The sociodemographic characteristics of the participants are presented in Table 1. This shows that 49% were aged 26–30, and the overwhelming majority (98%) were married. Most (91%) were educated, 65% were homemakers, and 58% had an average family income of 10,001–20,000/month. Most (58%) were dependent on their husbands as the primary source for maternity care service payments, while 24% were self-paying. Fifty-two percent were multigravida, and 13% reported a history of miscarriages, while 48% were living in a nuclear family, followed by 37% in a joint family.

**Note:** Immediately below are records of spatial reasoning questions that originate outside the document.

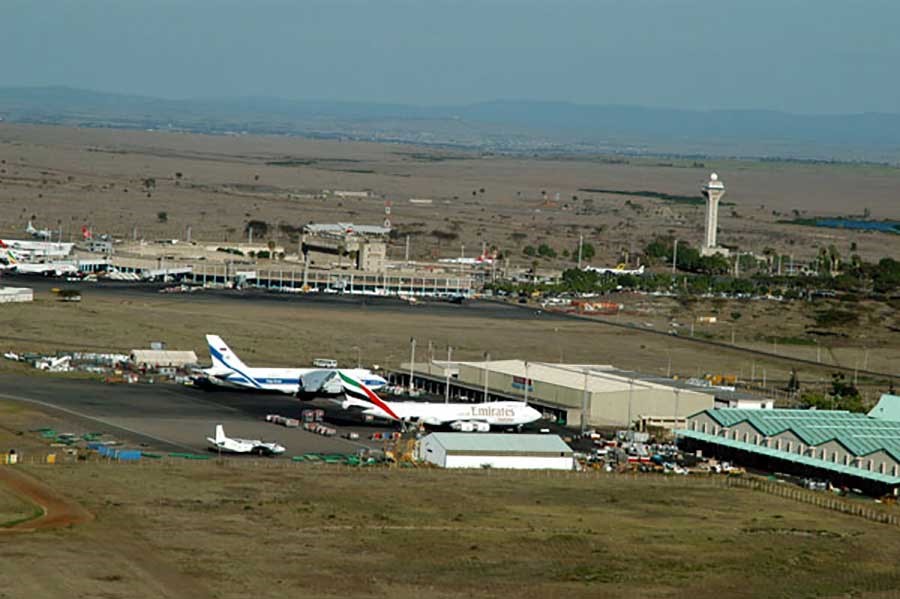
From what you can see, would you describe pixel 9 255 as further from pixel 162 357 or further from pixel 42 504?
pixel 42 504

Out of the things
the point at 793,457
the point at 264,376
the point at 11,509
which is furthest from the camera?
the point at 264,376

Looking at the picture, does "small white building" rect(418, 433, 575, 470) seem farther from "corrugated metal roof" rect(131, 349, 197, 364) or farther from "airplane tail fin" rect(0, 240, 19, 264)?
"airplane tail fin" rect(0, 240, 19, 264)

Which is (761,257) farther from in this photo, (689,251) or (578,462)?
(578,462)

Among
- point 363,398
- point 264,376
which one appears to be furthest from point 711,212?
point 363,398

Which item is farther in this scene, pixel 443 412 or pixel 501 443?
pixel 443 412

Frequency and Percentage Distribution of Selected Sociodemographic Variables

Health Information-seeking Behavior

Sixty-five out of 100 women inquired about their own health information regarding pregnancy. Only 24% of women took decisions about seeking health information by themselves, with the remainder reporting dependence on husbands (47%) or family (29%). The majority (63%) implemented what they learned directly after finding the information, and 37% reported verifying the information through more than one source on the Internet. Only 33% went for health check-ups on their own, whereas 55% received a check-up whenever the doctors called, and the remaining 12% had health check-ups only when they felt the need. While 65% reported seeking the health information only after conception, 35% reported seeking information before pregnancy. Forty-six percent of women reported getting information about health checkups from family members, 39% of them knew it before marriage, and 15% came to know about it from health workers/physicians (see Table 2).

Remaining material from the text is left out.